Signs that someone has a problem with addiction
Recognising an addiction in a friend or family member can be hard. It can also be difficult for the individual with the addiction to recognise that they have a problem. General signs of addiction are:
- Unexplained need for money
- Changes in appetite – overeating or under eating
- Repeating a behaviour or action even if it has negative consequences
- Being angry, irritable or violent
- Experiencing shakiness or feeling sick when attempting to quit
- Changes in sleep habits
- Not attending work or school
- Loss of interest in other areas of life
- Difficulty concentrating
Types of addiction
Something that all addictions have in common is a failure to resist temptations or urges, which ultimately affect the individual negatively. Some common examples of addictions are:
- Drug abuse
- Alcohol dependence
- Compulsive shopping
- Internet addiction
When to seek professional help
Whatever a person’s addiction, they can’t control the behaviour associated with it and it can have a significant impact on the individual themselves, their family and friends. It can be difficult for the individual or the individual’s loved ones to tell when an addiction has become too intense and requires treatment. Good indicators that professional help is needed are:
- The addiction is significantly impacting the individual’s daily functioning. An addiction can take up a significant amount of a person’s time through thinking, doing or planning the behaviour. The more time the addiction is given by the individual, the more they will withdraw from other areas, such as work, school or social life.
- An attempt to reduce the behaviour has failed previously. This can cause a feeling of hopelessness in the individual and a further lack of control over the behaviour
- Making excuses for the addiction or downplaying it. This behaviour shows that the individual is either aware of their addiction but does not have the strength to face up to it, or is unaware that they have a problem.
What are the treatment options?
Although extreme cases of addiction, such as severe substance abuse, may require treatment in hospital, most addictions can be successfully treated with psychological therapy. Counselling can help an individual recognise their addiction, help them understand it and subsequently control it.

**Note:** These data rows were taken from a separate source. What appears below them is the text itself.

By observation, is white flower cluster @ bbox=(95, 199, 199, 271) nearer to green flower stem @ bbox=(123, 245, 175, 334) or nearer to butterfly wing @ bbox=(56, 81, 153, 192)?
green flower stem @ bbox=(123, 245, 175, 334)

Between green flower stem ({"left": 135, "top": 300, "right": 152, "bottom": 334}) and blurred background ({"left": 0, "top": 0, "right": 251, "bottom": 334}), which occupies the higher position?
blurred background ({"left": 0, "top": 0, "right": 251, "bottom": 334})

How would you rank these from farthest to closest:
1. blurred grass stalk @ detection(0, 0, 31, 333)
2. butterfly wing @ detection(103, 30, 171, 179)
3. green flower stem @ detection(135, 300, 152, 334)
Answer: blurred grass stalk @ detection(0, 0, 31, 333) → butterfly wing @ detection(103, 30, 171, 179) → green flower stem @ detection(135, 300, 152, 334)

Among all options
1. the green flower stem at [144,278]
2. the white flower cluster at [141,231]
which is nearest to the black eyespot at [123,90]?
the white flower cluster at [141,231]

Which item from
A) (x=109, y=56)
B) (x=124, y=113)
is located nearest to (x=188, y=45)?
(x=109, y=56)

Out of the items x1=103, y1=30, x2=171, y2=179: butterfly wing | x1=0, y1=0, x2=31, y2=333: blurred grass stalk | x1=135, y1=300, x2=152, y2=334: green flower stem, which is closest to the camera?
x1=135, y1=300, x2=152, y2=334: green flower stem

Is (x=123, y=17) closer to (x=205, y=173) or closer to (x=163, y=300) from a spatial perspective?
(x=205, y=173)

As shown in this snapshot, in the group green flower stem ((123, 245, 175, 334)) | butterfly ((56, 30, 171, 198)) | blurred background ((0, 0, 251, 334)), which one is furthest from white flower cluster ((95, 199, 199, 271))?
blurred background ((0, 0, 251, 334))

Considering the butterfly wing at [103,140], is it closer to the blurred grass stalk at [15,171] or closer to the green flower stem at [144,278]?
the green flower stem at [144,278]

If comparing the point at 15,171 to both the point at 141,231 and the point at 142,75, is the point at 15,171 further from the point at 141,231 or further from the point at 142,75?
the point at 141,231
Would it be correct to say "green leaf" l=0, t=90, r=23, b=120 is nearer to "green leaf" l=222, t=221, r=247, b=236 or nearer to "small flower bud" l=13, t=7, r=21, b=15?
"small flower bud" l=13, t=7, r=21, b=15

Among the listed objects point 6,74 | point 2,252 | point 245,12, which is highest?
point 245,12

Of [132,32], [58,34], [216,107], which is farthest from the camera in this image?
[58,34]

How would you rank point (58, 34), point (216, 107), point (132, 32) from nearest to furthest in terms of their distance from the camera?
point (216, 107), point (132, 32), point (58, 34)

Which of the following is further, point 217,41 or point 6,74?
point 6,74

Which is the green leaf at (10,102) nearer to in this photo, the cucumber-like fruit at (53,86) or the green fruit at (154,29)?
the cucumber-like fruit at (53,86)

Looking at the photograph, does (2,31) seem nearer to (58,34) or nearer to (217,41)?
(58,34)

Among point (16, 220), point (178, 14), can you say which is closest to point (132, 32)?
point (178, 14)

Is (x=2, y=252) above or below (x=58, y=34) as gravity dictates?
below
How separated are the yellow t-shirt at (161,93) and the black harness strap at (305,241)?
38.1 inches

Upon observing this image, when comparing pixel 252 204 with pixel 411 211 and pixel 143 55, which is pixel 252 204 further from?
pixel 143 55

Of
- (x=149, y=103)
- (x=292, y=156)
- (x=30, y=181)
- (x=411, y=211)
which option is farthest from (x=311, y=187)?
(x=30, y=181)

Individuals have found their life drastically improves once they gain some control over their addiction and begin to recognise their dysfunctional behaviours.
At the Act of Living, we believe that addictions provide an opportunity for growth and change. Our practitioners are experienced in the treatment of addictions and we use a variety of evidence based psychological therapies to treat them. These therapies include, but are not limited to, Acceptance and Commitment Therapy, Cognitive Behavioural Therapy and positive psychology. Often a combination of techniques works best for our clients.
Coping with addiction on your own is difficult. We understand that it can be hard to talk to others about your addiction due to the associated stigma and it is unlikely that others have had the same experience as you. Our practitioners can help you work through your challenges, the reasons behind your behaviours and give you the support you need in a safe space.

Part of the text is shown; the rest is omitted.